I don't have the data. It's just that it's not there. It wasn't. Nothing was logged. There's, I can't synthesize data. I can't just make it appear out of nowhere. If you guys didn't start collecting this. Way before you made the change, then it's totally meaningless, right? Yeah. Or, especially when you wanna see if it changes, changes people's behaviors, and you don't track it before you change it.
What problems do you think the modern data stack has solved? And maybe what problems remain with the modern data stack, and how do we think about fixing those things?
It's, it's definitely been interesting because I feel it was maybe only six months ago or something when somebody, all of a sudden, is the modern data stack. And then now, every single conversation is the modern data stack, the modern data stack. And I had a moment a while back where I was, what is the modern data stack? This is what I do.
This is my job, but what are they talking about? Somebody just came up with this, this buzzword. Yeah. Oh exactly. I'm, wow, this is embarrassing. But no, I think, I think there are some huge problems that the modern, modern data stack is solving. And I don't think it's dead, but also maybe don't quote me on that cuz, maybe it is, I don't know.

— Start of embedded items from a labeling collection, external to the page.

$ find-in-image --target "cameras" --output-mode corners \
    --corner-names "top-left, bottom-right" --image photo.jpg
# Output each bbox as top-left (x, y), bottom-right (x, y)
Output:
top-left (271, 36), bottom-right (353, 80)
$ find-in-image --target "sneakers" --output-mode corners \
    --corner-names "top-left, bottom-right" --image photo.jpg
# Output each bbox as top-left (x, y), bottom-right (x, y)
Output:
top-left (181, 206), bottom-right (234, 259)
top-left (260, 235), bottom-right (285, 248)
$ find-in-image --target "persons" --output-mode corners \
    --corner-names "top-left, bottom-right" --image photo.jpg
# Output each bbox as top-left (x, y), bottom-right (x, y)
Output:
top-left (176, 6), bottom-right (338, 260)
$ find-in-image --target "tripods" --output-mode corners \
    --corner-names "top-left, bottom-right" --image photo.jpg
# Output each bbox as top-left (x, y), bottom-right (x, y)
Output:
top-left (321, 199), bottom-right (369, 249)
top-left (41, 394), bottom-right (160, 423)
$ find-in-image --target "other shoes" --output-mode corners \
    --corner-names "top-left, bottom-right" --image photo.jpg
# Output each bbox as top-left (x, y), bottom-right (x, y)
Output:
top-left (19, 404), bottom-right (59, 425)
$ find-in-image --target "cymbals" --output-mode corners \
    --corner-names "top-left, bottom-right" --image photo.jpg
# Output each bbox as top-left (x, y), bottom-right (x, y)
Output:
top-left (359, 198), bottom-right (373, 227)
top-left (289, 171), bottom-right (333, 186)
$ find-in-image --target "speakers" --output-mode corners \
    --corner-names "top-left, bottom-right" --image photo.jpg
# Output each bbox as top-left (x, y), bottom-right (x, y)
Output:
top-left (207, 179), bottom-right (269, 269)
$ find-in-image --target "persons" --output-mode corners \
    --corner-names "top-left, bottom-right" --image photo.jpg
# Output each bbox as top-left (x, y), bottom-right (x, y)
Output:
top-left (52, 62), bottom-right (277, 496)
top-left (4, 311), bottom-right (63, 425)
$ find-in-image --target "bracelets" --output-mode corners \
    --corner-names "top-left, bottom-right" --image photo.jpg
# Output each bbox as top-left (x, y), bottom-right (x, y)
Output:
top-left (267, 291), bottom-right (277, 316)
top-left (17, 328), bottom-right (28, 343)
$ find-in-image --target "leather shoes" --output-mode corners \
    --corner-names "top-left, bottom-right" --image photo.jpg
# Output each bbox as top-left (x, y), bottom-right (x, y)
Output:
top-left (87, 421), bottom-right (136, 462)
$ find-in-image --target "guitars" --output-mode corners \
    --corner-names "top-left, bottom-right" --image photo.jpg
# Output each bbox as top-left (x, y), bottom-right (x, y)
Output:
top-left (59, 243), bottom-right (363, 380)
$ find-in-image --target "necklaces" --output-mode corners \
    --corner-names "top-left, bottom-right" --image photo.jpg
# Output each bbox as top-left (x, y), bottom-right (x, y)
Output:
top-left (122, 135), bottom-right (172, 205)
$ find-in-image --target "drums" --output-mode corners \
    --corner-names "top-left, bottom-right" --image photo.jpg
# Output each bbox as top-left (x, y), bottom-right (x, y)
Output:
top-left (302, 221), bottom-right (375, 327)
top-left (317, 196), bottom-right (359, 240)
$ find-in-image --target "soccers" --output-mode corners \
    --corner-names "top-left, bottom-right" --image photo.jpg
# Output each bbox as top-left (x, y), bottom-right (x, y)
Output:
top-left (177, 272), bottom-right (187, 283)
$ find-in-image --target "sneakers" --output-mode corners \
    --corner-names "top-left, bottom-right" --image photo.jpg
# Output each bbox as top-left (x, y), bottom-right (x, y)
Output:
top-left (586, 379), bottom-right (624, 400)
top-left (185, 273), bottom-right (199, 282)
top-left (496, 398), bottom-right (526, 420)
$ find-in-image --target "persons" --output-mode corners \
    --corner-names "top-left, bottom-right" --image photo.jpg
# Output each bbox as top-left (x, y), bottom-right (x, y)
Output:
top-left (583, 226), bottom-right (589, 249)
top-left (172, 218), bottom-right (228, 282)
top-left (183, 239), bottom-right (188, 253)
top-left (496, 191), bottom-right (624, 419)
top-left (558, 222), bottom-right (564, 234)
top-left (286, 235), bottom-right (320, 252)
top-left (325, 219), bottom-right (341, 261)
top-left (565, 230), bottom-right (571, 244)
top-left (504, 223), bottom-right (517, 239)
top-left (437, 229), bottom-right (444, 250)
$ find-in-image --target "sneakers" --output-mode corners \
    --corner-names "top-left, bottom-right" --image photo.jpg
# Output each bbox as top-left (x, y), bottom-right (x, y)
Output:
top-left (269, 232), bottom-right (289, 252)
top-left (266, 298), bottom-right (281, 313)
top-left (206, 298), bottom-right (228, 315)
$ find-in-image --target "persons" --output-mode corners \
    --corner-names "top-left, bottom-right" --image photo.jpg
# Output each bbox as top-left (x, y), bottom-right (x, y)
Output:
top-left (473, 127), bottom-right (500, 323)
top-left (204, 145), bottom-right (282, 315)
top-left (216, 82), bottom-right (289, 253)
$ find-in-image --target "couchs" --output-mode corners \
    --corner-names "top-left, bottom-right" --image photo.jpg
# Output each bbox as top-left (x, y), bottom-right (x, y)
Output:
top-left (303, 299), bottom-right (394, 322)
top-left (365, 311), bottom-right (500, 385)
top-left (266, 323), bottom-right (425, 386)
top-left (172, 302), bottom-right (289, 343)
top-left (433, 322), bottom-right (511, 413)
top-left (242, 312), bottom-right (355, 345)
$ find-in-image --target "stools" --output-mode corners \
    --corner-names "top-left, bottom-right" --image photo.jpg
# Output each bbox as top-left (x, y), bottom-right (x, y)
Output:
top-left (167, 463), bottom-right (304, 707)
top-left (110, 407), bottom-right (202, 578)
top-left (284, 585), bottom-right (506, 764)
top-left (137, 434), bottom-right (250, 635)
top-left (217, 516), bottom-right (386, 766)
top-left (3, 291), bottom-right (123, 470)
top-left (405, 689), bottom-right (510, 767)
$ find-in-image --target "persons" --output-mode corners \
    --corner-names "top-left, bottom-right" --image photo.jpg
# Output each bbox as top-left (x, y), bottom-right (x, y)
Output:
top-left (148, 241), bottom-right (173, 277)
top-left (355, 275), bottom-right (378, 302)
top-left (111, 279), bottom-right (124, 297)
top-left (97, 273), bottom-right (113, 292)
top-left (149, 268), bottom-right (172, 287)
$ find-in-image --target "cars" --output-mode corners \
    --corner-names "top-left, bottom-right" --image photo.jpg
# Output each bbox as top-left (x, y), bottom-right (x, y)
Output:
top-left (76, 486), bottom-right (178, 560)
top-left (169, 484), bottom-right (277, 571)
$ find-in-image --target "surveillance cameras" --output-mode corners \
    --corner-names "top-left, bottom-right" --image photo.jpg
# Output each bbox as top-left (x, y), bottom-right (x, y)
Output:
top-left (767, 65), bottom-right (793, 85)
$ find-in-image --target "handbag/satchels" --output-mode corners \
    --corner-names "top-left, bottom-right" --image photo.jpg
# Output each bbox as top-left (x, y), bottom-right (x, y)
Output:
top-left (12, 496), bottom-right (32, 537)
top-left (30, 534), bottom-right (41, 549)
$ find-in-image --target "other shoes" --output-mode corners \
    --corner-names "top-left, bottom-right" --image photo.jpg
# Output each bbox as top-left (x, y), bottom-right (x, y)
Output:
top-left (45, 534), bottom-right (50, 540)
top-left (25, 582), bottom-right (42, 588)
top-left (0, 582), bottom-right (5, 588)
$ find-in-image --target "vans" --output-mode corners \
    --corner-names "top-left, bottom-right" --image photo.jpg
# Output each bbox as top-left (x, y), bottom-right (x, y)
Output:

But, one of the things that we talk a lot about in data is that the personnel is just the hardest part. Right. All of these technical challenges are difficult. The organizational challenges are difficult, but none of those are insurmountable. What is, is not being able to find enough people, right.
And not being able to find the right te people from your organization. And, probably anybody listening to this is aware of [00:27:00] how crazy hard it is to hire the right people for your data team. And so I think that that's one of the big problems that the modern data stack is solving is that.
There are just, frankly, not enough data engineers. There are not enough data scientists. There are not enough data analysts. There are not enough people who wanna do data modeling, right? There's this huge need to make the people that we have way more efficient and also to offload the less interesting work, right?
The repetitive stuff, the stuff that's just not a huge value add. And that's what we see in the modern data stack. Right. For example, Fivetran basically replaces a few data engineers, which is great because we can't hire them. We want to, but we can't hire them. And it takes so much time to interview candidates and, and then they start, and you start the search, they start in eight months.
Great. You have one that's gonna start in eight months, and then you need to, but you need to hire [00:28:00] six, right? So I think that's where you see so much value in Fivetran. You plug it in, and it takes five or 10 minutes to add any new data source. It just works.
So, yeah, I think a lot of it is, is really just being able to do as much as humanly possible with knowing that you just don't have enough people. And that's just what it is.
What are the biggest problems you think the modern data stack hasn't solved or maybe has created for companies?
So this is one thing I'm highly critical of is, every time we're doing [00:29:00] things in a user interface, instead of doing things in code, we're making it very hard to migrate away. And so, We have that. We, we save that time that it would we would need in order to hire an entire team in order to do all of these things.
But if we decide tomorrow that we wanna move to a different tool, we basically have to start from scratch. Right. You can't, there, there may be some ways that you can kind of, go look at your logs and extract some things using APIs and kind of parse it and kind of be really smart about it.
But yeah, that's, I mean, that's one reason I'm not a huge proponent of things Tableau prep. For example, I think we should have as many things as code as possible. Everything is code. Configuration is code. Infrastructure is code, security is code, and everything is code. And now we're kind of getting away from that, with those no code, low code solutions.